⑤ Return: LogAnalysisResult — issue list with severity scores, capacity breach flag (bool + breach percentage), top 5 recommended actions, anomaly correlation with BHOM counters.

Step 3b · UC2 Agent D · Triggered by: Agent C result with capacity_breach=true

Agent D — Capacity Planner

Who: Dedicated Python microservice (agent-capacity-planner)
When: Conditionally dispatched — the Orchestrator's routing logic checks LogAnalysisResult.capacity_breach == true. If false, Agent D is never invoked and the graph proceeds directly to output. If true, Agent D is dispatched. This conditional edge is a core LangGraph routing pattern — if breach detected → route_to_agent_d else → route_to_output.
Where: Same Kubernetes namespace, lighter pod (2 vCPU, 4Gi)
How:

① Receive: LogAnalysisResult + historical KPI trends from the State Store (Valkey cache of recent Kalix metrics)
② RAG Query: Queries Qdrant nok-kb-uc2 for Network Infrastructure Platform capacity planning guidelines, CMG-C scaling procedures, and prior capacity enhancement case studies from the Network Infrastructure Platform knowledge base
③ LLM Gateway Call: GPT-4.1 with Network Infrastructure Platform Capacity Planning Engineer persona. Prompt contains: current breach metrics, trend data, RAG context (planning guidelines). Output: capacity enhancement proposals in structured format with priority ranking, estimated effort, and risk assessment.
④ Return: CapacityPlan — 3–5 enhancement proposals, each with: recommendation text, affected nodes, priority (P1/P2/P3), estimated capacity gain percentage, implementation complexity.

Step 4 · Aggregation · Triggered by: All dispatched agents returned

Orchestrator Aggregator Node — Merge, Gate, Route

Who: Orchestrator (LangGraph aggregator node)
When: Executes when all parallel/sequential agent branches for a given graph run have completed (or timed out with partial results)
How: Collects all AgentResult objects from Valkey state. Applies confidence gate (re-routes below-threshold agents, max 2 retries). Constructs final output payload. Routes to appropriate sink(s): UC1 → BHOM REST API, UC2 (on-demand) → NOK Agent Interface response, UC2 (scheduled) → digest queue.

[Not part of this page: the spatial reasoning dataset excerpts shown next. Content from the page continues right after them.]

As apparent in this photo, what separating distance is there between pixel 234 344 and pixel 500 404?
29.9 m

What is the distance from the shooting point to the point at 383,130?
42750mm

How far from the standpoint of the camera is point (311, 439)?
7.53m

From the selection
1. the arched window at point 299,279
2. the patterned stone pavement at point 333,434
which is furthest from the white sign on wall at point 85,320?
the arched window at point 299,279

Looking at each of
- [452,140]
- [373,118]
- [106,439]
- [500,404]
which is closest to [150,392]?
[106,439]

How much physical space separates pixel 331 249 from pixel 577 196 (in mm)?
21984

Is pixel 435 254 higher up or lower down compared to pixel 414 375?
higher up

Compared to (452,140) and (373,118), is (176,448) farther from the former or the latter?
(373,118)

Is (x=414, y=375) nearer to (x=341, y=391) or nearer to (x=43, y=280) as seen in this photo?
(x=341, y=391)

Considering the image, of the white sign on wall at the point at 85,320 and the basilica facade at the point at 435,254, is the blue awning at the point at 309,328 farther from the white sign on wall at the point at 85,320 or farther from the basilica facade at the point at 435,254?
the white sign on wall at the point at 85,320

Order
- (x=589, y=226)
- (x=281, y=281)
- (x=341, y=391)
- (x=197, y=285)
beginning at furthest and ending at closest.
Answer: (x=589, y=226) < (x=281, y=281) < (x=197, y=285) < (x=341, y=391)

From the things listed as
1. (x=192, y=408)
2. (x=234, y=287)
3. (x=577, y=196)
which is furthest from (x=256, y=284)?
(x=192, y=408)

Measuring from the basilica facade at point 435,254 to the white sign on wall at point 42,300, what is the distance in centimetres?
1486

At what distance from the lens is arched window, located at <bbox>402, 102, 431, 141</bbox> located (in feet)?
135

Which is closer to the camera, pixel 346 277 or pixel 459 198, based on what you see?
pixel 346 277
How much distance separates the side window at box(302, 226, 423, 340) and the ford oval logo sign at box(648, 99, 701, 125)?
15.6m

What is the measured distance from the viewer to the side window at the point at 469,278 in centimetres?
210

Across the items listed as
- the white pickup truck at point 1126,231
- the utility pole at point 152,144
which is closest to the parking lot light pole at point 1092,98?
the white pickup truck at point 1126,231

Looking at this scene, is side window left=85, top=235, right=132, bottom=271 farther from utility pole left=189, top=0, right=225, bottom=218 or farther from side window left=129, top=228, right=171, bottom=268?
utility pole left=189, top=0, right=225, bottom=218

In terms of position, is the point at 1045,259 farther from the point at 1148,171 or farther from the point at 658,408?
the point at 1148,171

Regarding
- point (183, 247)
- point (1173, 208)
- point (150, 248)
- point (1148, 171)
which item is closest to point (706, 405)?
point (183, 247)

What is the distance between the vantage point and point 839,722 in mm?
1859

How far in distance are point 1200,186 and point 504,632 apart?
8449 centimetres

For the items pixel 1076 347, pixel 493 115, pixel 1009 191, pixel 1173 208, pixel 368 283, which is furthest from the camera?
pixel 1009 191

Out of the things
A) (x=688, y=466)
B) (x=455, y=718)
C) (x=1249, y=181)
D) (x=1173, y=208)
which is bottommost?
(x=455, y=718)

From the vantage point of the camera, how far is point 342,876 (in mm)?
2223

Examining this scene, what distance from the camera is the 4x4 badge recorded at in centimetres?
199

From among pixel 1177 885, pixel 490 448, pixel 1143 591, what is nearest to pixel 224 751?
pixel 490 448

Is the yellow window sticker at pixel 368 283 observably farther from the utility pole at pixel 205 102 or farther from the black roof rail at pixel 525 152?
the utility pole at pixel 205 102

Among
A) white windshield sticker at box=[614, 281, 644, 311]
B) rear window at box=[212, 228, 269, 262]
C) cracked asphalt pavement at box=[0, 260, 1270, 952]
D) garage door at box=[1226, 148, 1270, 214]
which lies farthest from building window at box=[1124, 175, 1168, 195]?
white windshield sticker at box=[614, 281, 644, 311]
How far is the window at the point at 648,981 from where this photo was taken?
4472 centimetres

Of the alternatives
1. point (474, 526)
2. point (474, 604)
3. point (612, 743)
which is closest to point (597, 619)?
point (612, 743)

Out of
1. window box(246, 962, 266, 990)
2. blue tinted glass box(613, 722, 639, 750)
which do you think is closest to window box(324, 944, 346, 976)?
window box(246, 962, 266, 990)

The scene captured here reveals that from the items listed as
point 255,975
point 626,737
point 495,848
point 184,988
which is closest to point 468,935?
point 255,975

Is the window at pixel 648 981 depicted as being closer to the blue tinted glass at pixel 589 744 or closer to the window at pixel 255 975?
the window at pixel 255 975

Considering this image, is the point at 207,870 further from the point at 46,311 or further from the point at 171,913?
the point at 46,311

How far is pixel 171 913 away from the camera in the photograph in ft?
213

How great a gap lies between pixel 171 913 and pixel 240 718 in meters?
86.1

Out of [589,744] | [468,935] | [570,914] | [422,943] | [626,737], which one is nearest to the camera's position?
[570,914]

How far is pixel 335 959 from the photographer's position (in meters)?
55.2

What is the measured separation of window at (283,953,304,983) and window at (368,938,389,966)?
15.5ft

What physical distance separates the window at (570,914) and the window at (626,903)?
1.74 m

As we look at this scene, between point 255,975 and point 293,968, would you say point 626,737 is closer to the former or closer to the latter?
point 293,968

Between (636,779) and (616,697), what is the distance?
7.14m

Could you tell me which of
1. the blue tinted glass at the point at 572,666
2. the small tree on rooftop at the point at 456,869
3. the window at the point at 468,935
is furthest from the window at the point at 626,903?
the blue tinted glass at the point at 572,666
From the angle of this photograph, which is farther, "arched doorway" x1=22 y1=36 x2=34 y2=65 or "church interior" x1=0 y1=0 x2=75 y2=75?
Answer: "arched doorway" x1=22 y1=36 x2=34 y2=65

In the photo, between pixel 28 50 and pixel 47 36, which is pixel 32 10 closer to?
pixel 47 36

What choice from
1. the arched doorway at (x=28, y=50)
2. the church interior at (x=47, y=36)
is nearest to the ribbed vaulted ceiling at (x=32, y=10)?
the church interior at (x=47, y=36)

Writes full audit record to PostgreSQL. Finalizes LangSmith trace.

Step 5 · Output · Final delivery to consuming systems

Output Sinks — BHOM / NOK Agent UI / Scheduled Digest

BHOM / Helix GPT (UC1): Orchestrator calls the BHOM REST API with the enriched anomaly + RCA result as structured JSON. Helix GPT ingests this as additional context for its Next Best Action generation. The NOC operator sees enriched incident details directly in the BMC Helix AIOps interface.

NOK Agent Interface (UC2 on-demand): The Orchestrator returns the LogAnalysisResult (and optionally CapacityPlan) to the FastAPI response stream that the operator's browser is connected to. Rendered as a conversational response in the NOK Agent bot interface.

Scheduled Digest (UC2 scheduled): Orchestrator publishes the analysis to a digest message queue. A lightweight notification service picks this up, formats it as a human-readable report (Markdown → HTML email), and dispatches to the configured distribution list or inserts into the NOC dashboard widget.

// 06 · SKILLS & RAG

Agent Skills — Domain Knowledge as Modular Capabilities

In the HMA architecture, Skills are the modular, reusable domain knowledge packages that agents load at invocation time. A Skill is the combination of: a Qdrant vector namespace (the knowledge corpus), an embedding configuration, a retrieval strategy (similarity threshold, top-k, reranker model), and a system-prompt fragment that tells the LLM Gateway how to use that knowledge in its response. Skills are defined as YAML configuration files and loaded by agents at startup — an agent can be re-skilled by updating its config without code changes.

SKILL · UC1

Network Infrastructure Platform Anomaly Resolution Playbook

Vectorized Network Infrastructure Platform technical documentation covering Packet Core anomaly patterns, resolution procedures, and known-issue registers. Loaded by Agent A (Anomaly Enricher).

Invoked by: Agent A · Qdrant ns: nok-kb-uc1 · Top-k: 5 · Reranker: cross-encoder

SKILL · UC1

RCA Chain-of-Thought Reasoning

A structured reasoning prompt template + historical RCA resolution corpus. Guides the LLM to reason step-by-step through root cause hypotheses using Network Infrastructure Platform domain vocabulary.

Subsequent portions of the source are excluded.